#### Consigne
Dans le texte source ci-dessous, consacré au changement d'employeur, relevez toutes les motivations citées pour changer d'entreprise.

#### Texte source
----
Retour

  3 mins

 

Article - Étude

Changer d’employeur : un choix de plus en plus stratégique

Salariée accueillie chaleureusement par ses nouveaux collègues lors de son arrivée en entreprise

À la loupe

Chaque semaine ce que nous disent les chiffres et les études sur le monde du travail

Quête de sens, meilleure reconnaissance ou conditions de travail plus profitables, franchir le pas du changement d’entreprise est devenu commun en France, particulièrement depuis la crise sanitaire. Ainsi, en 2023, 18,3 % des salariés du privé changeaient d’employeur, contre 17 % en 2018, d’après les résultats de l’étude « Emploi, chômage, revenus du travail » publiée par l’INSEE en 2024. Pour fidéliser les collaborateurs, les entreprises doivent proposer une expérience de travail plus valorisante.
----
#### Jeu de données
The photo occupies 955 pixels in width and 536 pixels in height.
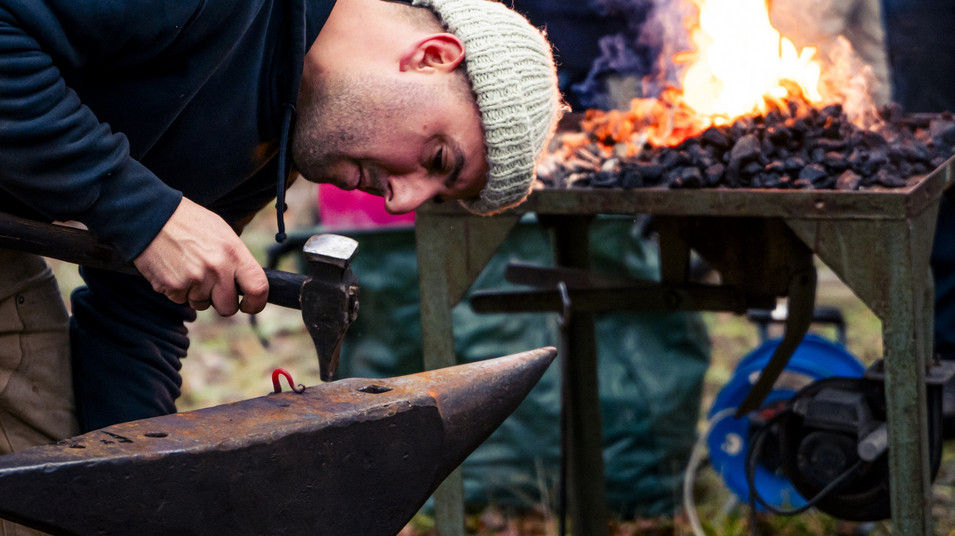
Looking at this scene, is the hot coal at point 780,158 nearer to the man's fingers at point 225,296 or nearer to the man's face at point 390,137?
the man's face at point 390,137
----
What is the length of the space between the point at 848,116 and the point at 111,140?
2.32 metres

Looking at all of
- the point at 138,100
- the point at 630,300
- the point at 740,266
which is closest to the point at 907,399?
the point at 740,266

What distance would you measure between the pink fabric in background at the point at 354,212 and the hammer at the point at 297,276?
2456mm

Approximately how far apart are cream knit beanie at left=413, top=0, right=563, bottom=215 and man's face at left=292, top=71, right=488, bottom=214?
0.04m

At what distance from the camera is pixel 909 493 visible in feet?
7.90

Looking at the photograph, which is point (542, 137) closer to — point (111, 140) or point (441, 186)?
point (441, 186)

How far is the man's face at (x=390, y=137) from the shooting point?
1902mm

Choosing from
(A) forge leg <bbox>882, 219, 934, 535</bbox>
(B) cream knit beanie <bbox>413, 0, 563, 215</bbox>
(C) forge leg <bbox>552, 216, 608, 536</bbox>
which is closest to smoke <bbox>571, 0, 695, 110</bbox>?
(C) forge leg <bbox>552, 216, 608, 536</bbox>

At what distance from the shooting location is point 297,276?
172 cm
----
#### Résultat
- Quête de sens
- Meilleure reconnaissance
- Conditions de travail plus profitables